— Begin Source extract —
Monday, October 16, 2006

Administrative Notice - Comments

The comments options have been updated. It is now possible to comment on any post without being a member of Blogger.com. Simply click on the link at the end of the post.

And my licence fee goes on this...?

I used to run a computer with the operating system Windows Millenium Edition. Don't worry about what that means if you're not sure (although for those of you are thinking "so do I!", you have my condolences). Windows ME had one major distinguishing feature. No, not System Restore. And not the slightly modified icons from Windows '98. Not at all.

In fact, the major thing that distinguished Windows ME from all previous versions of Windows (and most of the subsequent ones) was its ability to struggle like anything if asked to perform any simple task. No, seriously, it could, and usually did, crash when you turned the computer on. Or off. Or, if you by chance managed to get the machine up and running, when you tried to open a programme - even one that came with it, like Internet Explorer. Like all sulky teenagers, ME had an attitude problem. It simply didn't do what you wanted it to. Pleading, threats and even physical violence had no effect. It was, pure and simple, awful.

The main thing that used to haunt my waking thoughts was why? I mean, how did the conversation go?

"Have you tested the new operating system, Bob?"
"Yes, sir, Mr Gates, sir."
"And...?"
"Um... well, sir, I say tested, but in the end I had to be restrained by my colleagues to stop me throwing my machine out of the window. And you know we're on the 8th floor up here..."
"Excellent. Release it next week."

Actually, that may be dangerously close to the truth. But you get my point.
— End Source extract —
● What you have to do
In the blog post about Windows Millennium Edition, what does the writer name as the major thing that set it apart from earlier versions of Windows?
— Begin Dataset content —
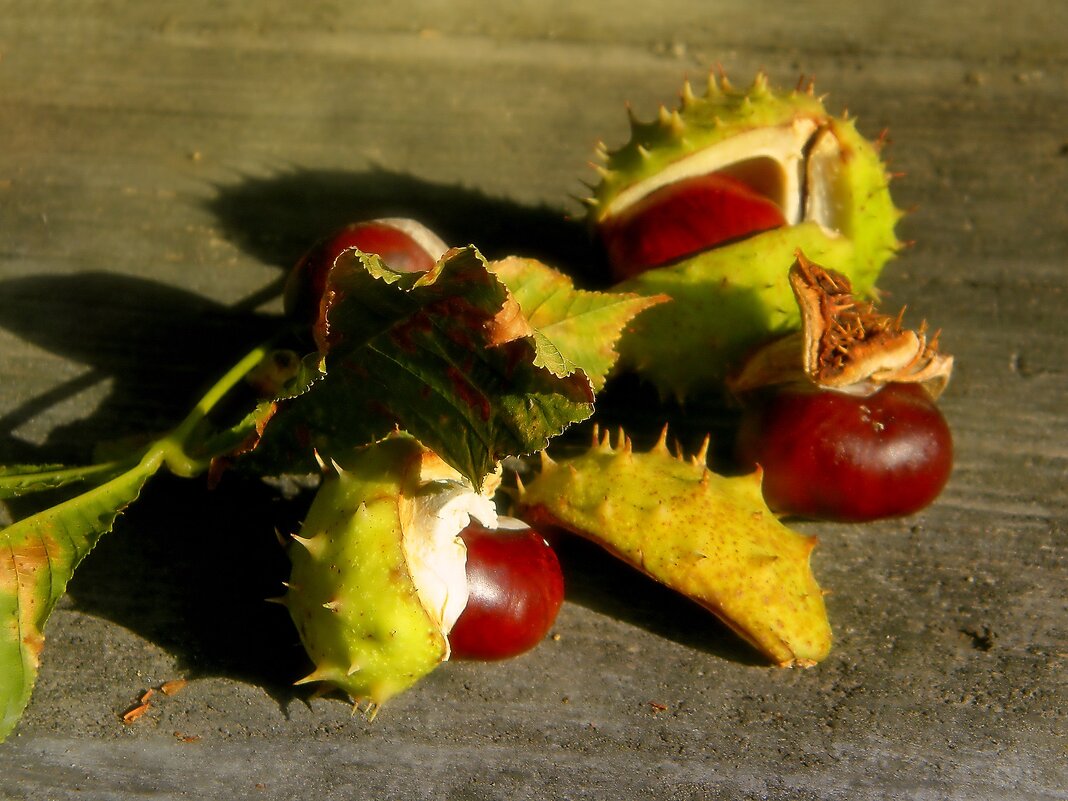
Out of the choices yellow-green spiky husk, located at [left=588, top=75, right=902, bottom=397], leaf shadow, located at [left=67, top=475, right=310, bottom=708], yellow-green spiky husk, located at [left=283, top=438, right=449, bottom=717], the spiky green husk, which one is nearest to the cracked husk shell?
yellow-green spiky husk, located at [left=283, top=438, right=449, bottom=717]

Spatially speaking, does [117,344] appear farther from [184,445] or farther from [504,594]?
[504,594]

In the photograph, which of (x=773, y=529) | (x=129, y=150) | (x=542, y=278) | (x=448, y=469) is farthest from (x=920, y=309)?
(x=129, y=150)

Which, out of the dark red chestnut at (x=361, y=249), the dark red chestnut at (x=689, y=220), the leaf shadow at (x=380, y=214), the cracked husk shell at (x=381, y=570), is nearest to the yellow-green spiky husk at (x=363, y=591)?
the cracked husk shell at (x=381, y=570)

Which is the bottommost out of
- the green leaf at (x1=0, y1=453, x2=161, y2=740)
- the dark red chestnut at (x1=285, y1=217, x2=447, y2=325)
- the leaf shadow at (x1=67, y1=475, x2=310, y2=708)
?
the leaf shadow at (x1=67, y1=475, x2=310, y2=708)

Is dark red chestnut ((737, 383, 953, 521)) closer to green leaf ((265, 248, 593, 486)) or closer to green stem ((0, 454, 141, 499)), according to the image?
green leaf ((265, 248, 593, 486))

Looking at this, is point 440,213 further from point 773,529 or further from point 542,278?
point 773,529

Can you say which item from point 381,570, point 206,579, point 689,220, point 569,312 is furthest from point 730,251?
point 206,579

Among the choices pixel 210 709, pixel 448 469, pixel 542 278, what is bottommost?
pixel 210 709
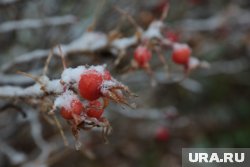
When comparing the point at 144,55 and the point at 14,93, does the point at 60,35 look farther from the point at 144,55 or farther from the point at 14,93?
the point at 14,93

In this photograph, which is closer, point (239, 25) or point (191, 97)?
point (239, 25)

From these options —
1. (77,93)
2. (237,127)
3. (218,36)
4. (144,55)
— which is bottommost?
(77,93)

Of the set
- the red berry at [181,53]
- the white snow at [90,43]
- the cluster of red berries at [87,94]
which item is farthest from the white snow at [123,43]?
the cluster of red berries at [87,94]

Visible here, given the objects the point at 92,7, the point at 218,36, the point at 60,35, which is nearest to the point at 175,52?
the point at 60,35

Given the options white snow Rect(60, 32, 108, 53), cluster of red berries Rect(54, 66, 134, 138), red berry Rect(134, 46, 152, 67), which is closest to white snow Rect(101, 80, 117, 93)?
cluster of red berries Rect(54, 66, 134, 138)

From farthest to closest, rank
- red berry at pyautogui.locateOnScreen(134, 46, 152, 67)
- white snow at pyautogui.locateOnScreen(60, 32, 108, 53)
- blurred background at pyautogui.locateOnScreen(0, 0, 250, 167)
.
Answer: blurred background at pyautogui.locateOnScreen(0, 0, 250, 167) → white snow at pyautogui.locateOnScreen(60, 32, 108, 53) → red berry at pyautogui.locateOnScreen(134, 46, 152, 67)

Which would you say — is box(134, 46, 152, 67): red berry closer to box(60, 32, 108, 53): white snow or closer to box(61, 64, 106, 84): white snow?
box(60, 32, 108, 53): white snow
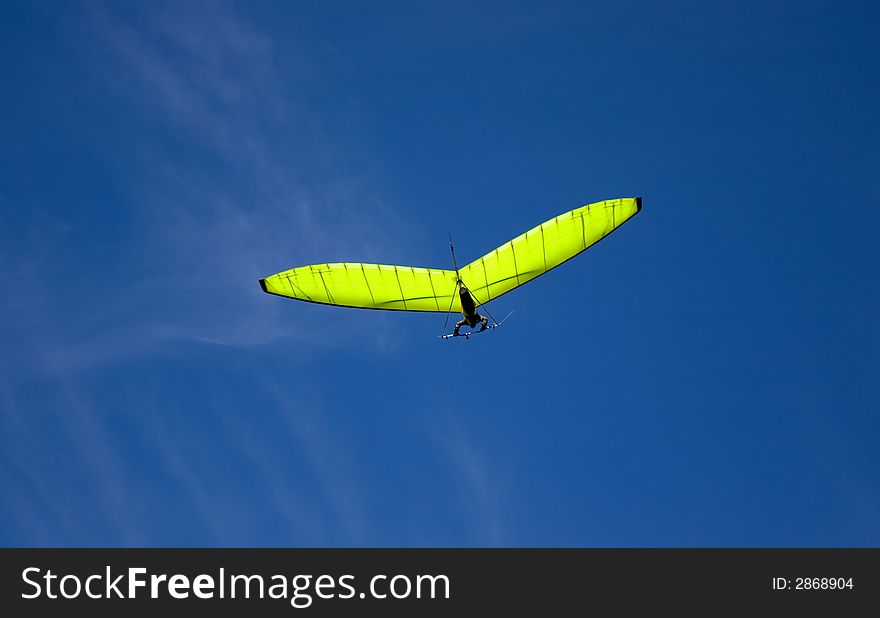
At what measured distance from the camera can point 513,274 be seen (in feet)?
240

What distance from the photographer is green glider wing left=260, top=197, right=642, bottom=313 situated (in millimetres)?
71750

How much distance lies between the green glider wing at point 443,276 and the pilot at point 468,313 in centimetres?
297

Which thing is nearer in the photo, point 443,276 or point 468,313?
point 468,313

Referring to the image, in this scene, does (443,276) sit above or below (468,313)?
above

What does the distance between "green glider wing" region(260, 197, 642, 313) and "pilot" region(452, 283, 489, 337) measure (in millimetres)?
2971

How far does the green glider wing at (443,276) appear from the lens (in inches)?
2825

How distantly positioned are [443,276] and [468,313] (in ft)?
16.6

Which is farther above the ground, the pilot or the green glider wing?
the green glider wing

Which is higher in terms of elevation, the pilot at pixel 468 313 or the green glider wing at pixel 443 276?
the green glider wing at pixel 443 276

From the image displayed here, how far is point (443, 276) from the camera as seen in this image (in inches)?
2911
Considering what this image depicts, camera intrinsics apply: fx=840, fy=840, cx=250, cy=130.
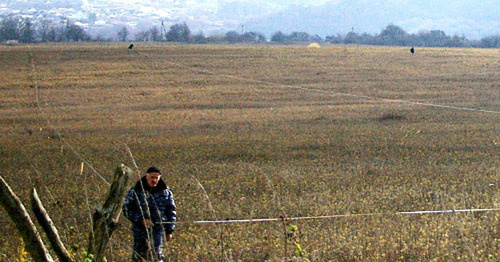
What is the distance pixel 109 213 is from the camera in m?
4.86

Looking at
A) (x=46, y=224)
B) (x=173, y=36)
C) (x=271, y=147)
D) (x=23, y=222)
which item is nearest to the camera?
(x=23, y=222)

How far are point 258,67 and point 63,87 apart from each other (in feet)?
50.9

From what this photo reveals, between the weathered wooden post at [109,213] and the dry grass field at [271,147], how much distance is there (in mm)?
447

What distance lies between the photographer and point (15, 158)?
21.0m

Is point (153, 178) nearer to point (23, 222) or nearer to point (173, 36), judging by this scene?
point (23, 222)

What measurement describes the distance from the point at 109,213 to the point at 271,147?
1786 cm

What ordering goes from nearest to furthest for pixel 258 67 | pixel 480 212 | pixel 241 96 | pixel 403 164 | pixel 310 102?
pixel 480 212, pixel 403 164, pixel 310 102, pixel 241 96, pixel 258 67

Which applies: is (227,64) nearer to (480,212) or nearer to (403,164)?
(403,164)

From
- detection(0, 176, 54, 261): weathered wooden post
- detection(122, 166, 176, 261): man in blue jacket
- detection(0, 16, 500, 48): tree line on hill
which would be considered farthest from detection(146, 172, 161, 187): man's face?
detection(0, 16, 500, 48): tree line on hill

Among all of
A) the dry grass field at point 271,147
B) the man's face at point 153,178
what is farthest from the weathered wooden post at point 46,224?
the man's face at point 153,178

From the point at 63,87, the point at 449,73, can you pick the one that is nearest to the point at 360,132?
the point at 63,87

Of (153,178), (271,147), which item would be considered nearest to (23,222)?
(153,178)

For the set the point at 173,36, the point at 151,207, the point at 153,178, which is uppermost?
the point at 153,178

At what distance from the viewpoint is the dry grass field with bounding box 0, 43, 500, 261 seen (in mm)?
9133
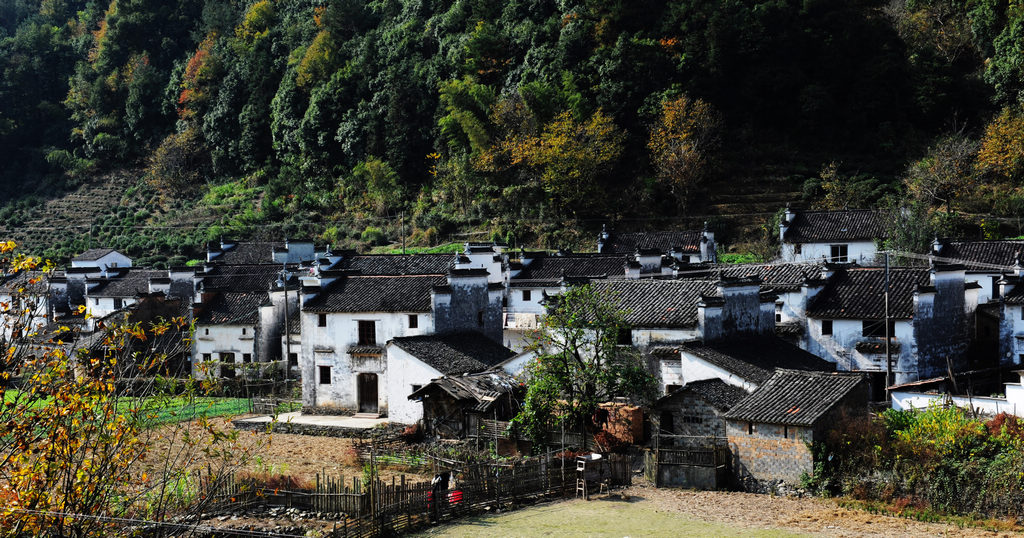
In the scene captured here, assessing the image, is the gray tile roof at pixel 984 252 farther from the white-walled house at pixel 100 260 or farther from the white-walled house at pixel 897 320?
the white-walled house at pixel 100 260

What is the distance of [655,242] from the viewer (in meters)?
51.6

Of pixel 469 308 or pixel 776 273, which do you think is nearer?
pixel 469 308

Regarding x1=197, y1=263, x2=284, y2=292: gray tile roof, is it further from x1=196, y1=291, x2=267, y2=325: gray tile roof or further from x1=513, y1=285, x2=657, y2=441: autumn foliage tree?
x1=513, y1=285, x2=657, y2=441: autumn foliage tree

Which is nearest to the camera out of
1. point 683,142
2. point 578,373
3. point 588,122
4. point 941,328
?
point 578,373

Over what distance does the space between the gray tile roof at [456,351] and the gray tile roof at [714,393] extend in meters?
8.21

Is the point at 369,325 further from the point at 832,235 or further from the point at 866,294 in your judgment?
the point at 832,235

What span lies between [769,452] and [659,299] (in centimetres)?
902

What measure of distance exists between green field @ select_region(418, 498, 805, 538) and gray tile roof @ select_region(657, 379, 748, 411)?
4472 millimetres

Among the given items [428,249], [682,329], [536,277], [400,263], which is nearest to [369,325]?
[682,329]

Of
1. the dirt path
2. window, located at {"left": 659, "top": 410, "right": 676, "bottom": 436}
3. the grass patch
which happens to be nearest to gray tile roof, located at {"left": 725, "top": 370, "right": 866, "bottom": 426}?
the dirt path

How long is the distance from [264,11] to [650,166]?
54107mm

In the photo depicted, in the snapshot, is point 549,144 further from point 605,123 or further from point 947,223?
point 947,223

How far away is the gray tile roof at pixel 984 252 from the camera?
4012 centimetres

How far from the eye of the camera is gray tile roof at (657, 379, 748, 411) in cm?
2555
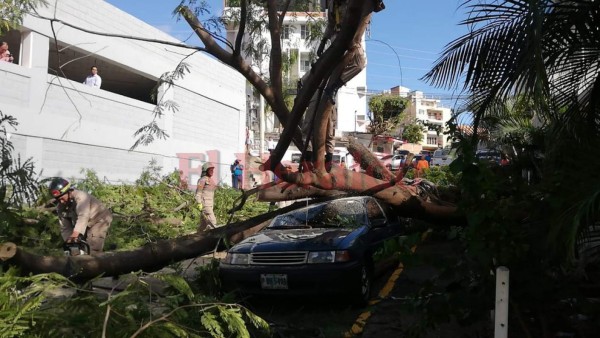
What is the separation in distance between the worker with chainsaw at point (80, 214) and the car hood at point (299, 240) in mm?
2182

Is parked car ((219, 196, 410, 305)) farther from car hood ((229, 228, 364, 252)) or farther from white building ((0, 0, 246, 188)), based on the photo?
white building ((0, 0, 246, 188))

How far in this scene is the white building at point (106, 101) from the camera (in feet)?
42.3

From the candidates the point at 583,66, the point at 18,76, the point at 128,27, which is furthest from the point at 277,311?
the point at 128,27

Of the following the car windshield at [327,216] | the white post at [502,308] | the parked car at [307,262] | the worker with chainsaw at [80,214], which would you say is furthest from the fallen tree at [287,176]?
the worker with chainsaw at [80,214]

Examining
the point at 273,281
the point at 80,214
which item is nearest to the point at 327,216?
the point at 273,281

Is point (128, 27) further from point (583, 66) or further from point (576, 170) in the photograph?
point (576, 170)

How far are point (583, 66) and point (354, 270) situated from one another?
3358 millimetres

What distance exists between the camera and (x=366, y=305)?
259 inches

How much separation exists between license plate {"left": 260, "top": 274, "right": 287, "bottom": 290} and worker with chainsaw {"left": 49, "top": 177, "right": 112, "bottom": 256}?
2471 millimetres

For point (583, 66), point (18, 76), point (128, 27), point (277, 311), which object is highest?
point (128, 27)

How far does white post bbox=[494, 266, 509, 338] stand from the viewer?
10.1 ft

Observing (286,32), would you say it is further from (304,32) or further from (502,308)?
(502,308)

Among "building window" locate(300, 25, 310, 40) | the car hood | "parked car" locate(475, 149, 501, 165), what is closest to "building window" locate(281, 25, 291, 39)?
"building window" locate(300, 25, 310, 40)

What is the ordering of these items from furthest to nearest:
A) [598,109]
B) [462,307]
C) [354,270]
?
[354,270] → [598,109] → [462,307]
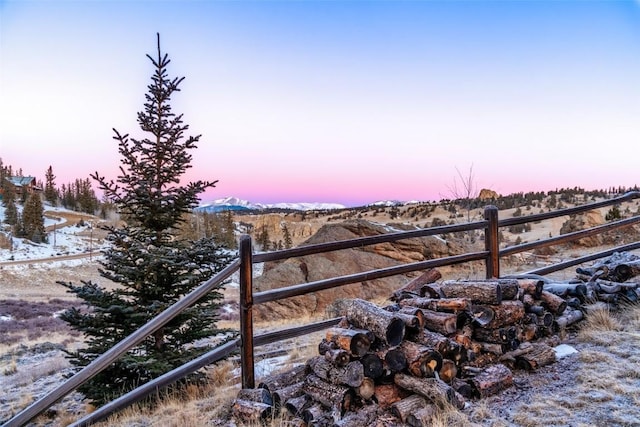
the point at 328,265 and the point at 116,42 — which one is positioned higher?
the point at 116,42

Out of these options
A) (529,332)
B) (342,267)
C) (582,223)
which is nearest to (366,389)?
(529,332)

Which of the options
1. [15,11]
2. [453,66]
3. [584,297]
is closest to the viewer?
[584,297]

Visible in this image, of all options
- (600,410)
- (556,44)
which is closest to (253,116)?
(556,44)

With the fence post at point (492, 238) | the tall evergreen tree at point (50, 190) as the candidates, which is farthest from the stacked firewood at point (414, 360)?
the tall evergreen tree at point (50, 190)

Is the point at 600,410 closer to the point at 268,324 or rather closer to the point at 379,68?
the point at 268,324

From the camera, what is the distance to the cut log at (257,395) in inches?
124

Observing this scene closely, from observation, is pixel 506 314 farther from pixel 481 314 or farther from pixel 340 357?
pixel 340 357

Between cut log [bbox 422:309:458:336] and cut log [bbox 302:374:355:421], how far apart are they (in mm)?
948

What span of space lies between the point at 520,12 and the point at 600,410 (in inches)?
489

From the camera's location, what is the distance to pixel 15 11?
32.0 feet

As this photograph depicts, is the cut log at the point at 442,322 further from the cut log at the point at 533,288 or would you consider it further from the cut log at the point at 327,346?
the cut log at the point at 533,288

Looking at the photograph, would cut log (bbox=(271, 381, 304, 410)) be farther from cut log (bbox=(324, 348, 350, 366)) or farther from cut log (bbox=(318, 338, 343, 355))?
cut log (bbox=(324, 348, 350, 366))

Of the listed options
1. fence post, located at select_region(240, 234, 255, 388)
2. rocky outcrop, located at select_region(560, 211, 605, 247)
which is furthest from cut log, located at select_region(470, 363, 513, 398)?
rocky outcrop, located at select_region(560, 211, 605, 247)

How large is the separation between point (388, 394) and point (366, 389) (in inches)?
6.8
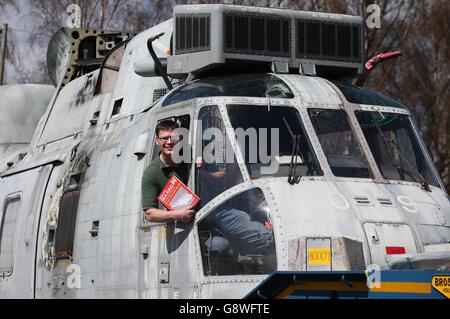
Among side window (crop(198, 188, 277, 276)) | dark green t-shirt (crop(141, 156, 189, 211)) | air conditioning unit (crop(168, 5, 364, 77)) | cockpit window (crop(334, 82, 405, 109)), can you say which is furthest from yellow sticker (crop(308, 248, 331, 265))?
air conditioning unit (crop(168, 5, 364, 77))

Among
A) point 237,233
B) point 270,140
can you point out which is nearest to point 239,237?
point 237,233

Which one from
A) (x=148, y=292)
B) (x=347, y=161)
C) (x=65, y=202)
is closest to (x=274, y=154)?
(x=347, y=161)

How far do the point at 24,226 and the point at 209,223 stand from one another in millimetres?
3314

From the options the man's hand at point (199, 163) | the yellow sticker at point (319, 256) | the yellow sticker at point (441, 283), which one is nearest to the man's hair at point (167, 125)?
the man's hand at point (199, 163)

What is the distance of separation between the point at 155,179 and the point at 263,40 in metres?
1.94

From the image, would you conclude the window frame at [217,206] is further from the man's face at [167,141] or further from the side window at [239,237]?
the man's face at [167,141]

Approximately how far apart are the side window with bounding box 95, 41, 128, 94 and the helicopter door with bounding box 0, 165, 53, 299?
3.65ft

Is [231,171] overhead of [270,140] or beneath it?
beneath

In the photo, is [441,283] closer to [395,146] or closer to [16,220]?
[395,146]

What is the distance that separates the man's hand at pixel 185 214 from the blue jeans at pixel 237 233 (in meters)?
0.18

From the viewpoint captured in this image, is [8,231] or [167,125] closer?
[167,125]

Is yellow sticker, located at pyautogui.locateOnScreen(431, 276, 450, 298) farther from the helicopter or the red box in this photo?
the red box

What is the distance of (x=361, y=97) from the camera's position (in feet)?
32.3

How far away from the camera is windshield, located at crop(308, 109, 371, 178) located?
903cm
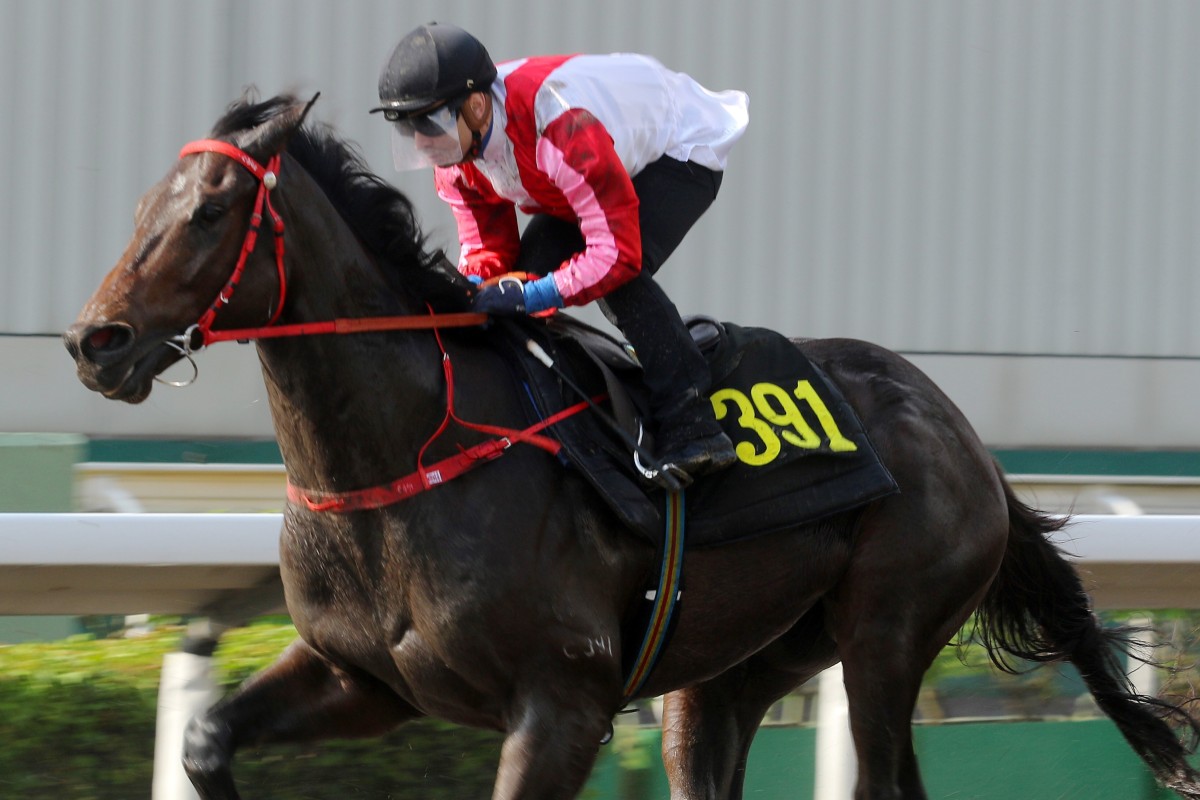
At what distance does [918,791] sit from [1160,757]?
81cm

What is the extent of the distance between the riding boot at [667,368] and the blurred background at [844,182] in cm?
307

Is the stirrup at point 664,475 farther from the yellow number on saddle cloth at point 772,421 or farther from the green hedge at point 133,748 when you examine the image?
the green hedge at point 133,748

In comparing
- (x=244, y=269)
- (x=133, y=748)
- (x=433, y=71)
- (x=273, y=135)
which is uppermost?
(x=433, y=71)

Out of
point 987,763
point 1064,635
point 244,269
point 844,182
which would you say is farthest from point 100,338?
point 844,182

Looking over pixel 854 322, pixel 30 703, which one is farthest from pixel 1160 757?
pixel 854 322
— End Dataset content —
● Solved problem
Its ability to struggle like anything if asked to perform any simple task.